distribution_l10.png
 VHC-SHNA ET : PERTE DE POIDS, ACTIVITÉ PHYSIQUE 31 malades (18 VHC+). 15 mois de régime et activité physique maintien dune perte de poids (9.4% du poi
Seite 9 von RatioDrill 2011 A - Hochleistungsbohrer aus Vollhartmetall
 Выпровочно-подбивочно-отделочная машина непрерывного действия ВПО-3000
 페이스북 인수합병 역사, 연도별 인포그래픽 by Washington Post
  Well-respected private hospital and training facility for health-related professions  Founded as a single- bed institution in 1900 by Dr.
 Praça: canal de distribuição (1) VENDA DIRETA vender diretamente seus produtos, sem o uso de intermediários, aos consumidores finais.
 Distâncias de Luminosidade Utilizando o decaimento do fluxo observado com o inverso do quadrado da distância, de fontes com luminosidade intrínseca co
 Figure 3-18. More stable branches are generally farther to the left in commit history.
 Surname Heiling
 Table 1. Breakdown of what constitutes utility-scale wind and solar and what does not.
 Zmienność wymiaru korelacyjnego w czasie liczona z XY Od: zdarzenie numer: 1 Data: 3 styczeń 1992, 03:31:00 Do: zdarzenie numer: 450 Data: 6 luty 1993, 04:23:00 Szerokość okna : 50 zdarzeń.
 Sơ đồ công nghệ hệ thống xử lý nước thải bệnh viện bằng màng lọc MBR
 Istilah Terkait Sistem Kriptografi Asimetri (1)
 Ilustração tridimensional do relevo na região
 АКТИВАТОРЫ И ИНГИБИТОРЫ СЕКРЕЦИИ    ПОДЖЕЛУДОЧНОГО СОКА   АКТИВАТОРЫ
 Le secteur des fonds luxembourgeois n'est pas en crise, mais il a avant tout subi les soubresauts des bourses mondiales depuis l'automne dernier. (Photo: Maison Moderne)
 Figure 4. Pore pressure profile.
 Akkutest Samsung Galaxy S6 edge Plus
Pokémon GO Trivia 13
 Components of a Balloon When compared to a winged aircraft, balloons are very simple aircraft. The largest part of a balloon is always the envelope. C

* [What to produce]
Write out every entry word for word.

* [Solution]
distribution_l10.png
 VHC-SHNA ET : PERTE DE POIDS, ACTIVITÉ PHYSIQUE 31 malades (18 VHC+). 15 mois de régime et activité physique maintien dune perte de poids (9.4% du poi
Seite 9 von RatioDrill 2011 A - Hochleistungsbohrer aus Vollhartmetall
 Выпровочно-подбивочно-отделочная машина непрерывного действия ВПО-3000
 페이스북 인수합병 역사, 연도별 인포그래픽 by Washington Post
  Well-respected private hospital and training facility for health-related professions  Founded as a single- bed institution in 1900 by Dr.
 Praça: canal de distribuição (1) VENDA DIRETA vender diretamente seus produtos, sem o uso de intermediários, aos consumidores finais.
 Distâncias de Luminosidade Utilizando o decaimento do fluxo observado com o inverso do quadrado da distância, de fontes com luminosidade intrínseca co
 Figure 3-18. More stable branches are generally farther to the left in commit history.
 Surname Heiling
 Table 1. Breakdown of what constitutes utility-scale wind and solar and what does not.
 Zmienność wymiaru korelacyjnego w czasie liczona z XY Od: zdarzenie numer: 1 Data: 3 styczeń 1992, 03:31:00 Do: zdarzenie numer: 450 Data: 6 luty 1993, 04:23:00 Szerokość okna : 50 zdarzeń.
 Sơ đồ công nghệ hệ thống xử lý nước thải bệnh viện bằng màng lọc MBR
 Istilah Terkait Sistem Kriptografi Asimetri (1)
 Ilustração tridimensional do relevo na região
 АКТИВАТОРЫ И ИНГИБИТОРЫ СЕКРЕЦИИ    ПОДЖЕЛУДОЧНОГО СОКА   АКТИВАТОРЫ
 Le secteur des fonds luxembourgeois n'est pas en crise, mais il a avant tout subi les soubresauts des bourses mondiales depuis l'automne dernier. (Photo: Maison Moderne)
 Figure 4. Pore pressure profile.
 Akkutest Samsung Galaxy S6 edge Plus
Pokémon GO Trivia 13
 Components of a Balloon When compared to a winged aircraft, balloons are very simple aircraft. The largest part of a balloon is always the envelope. C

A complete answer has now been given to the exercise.